THE EXERCISE | In the items below, how many lines include the word "when"? Give only the number.

***

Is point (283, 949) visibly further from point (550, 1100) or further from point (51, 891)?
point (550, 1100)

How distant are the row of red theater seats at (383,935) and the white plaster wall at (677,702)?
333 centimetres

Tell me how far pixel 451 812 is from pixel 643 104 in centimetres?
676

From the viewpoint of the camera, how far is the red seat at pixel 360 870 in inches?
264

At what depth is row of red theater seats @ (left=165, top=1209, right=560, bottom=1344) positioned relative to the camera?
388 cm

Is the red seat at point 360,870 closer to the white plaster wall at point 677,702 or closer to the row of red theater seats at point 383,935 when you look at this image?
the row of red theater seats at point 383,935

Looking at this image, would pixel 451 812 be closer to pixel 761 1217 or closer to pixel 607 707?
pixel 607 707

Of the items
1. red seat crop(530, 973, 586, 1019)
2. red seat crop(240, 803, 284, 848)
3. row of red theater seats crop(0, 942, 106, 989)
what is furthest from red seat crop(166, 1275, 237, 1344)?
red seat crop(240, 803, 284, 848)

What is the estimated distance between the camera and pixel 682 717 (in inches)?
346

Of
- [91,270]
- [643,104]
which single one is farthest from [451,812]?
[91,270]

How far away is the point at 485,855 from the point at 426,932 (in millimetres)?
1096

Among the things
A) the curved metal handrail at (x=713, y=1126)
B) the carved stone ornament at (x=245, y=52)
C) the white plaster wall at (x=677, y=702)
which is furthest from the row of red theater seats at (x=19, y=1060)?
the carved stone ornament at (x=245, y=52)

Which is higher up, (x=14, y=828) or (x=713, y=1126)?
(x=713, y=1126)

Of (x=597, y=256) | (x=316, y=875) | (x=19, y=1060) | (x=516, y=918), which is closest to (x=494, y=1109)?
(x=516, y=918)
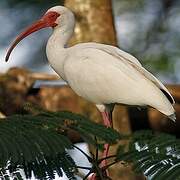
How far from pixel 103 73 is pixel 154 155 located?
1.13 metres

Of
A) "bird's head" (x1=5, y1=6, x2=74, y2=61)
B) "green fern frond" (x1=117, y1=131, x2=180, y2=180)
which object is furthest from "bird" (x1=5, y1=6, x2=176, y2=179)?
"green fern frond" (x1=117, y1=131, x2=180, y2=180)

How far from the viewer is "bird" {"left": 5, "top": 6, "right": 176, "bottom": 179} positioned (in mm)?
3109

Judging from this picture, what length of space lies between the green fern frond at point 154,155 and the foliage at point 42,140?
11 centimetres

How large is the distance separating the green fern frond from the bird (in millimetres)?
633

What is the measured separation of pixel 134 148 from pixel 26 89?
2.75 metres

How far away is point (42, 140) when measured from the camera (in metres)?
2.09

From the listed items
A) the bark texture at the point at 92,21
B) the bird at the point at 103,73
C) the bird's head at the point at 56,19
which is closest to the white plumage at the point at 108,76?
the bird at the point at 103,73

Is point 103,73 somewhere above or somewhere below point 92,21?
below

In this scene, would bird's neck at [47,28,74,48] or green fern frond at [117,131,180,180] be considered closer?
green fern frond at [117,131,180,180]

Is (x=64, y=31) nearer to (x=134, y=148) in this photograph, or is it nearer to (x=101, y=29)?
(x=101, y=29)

***

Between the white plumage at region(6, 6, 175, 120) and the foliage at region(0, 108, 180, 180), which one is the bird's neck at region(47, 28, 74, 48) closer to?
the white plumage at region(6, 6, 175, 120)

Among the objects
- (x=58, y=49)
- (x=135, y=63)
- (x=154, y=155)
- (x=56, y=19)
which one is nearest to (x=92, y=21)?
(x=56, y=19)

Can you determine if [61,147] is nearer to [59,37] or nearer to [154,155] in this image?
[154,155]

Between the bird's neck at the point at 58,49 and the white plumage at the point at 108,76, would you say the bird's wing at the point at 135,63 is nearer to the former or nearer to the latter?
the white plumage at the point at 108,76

***

EXERCISE ANSWER | 2